■ **Instructions for the task**:
Although the data below contains pictures, please reproduce only its words, exactly.

■ **Provided material**:
□ □ □ □ □ □ □

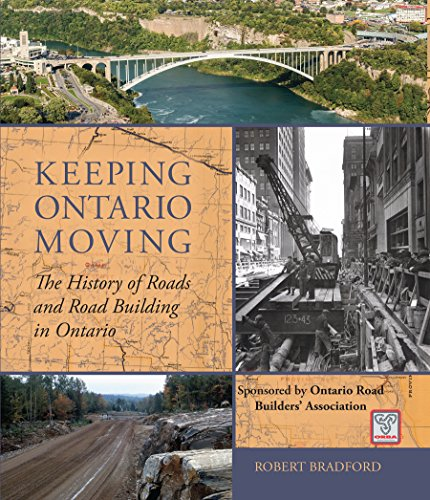Keeping Ontario Moving: The History of Roads and Road Building in Ontario (English Edition)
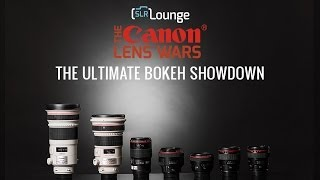 The Canon Lens Wars Ultimate Bokeh Showdown!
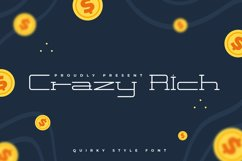 Crazy Rich - Quirky Display Font Product Image 1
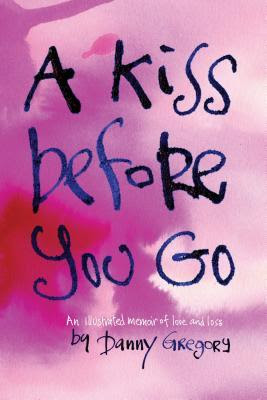 A Kiss Before You Go book cover. An illustrated memoir of love and loss by Danny Gregory. Pink and orange water color background with hand-written title.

□ □ □ □ □ □ □

■ **Answer area**:
Keeping Ontario Moving: The History of Roads and Road Building in Ontario (English Edition)
 The Canon Lens Wars Ultimate Bokeh Showdown!
 Crazy Rich - Quirky Display Font Product Image 1
 A Kiss Before You Go book cover. An illustrated memoir of love and loss by Danny Gregory. Pink and orange water color background with hand-written title.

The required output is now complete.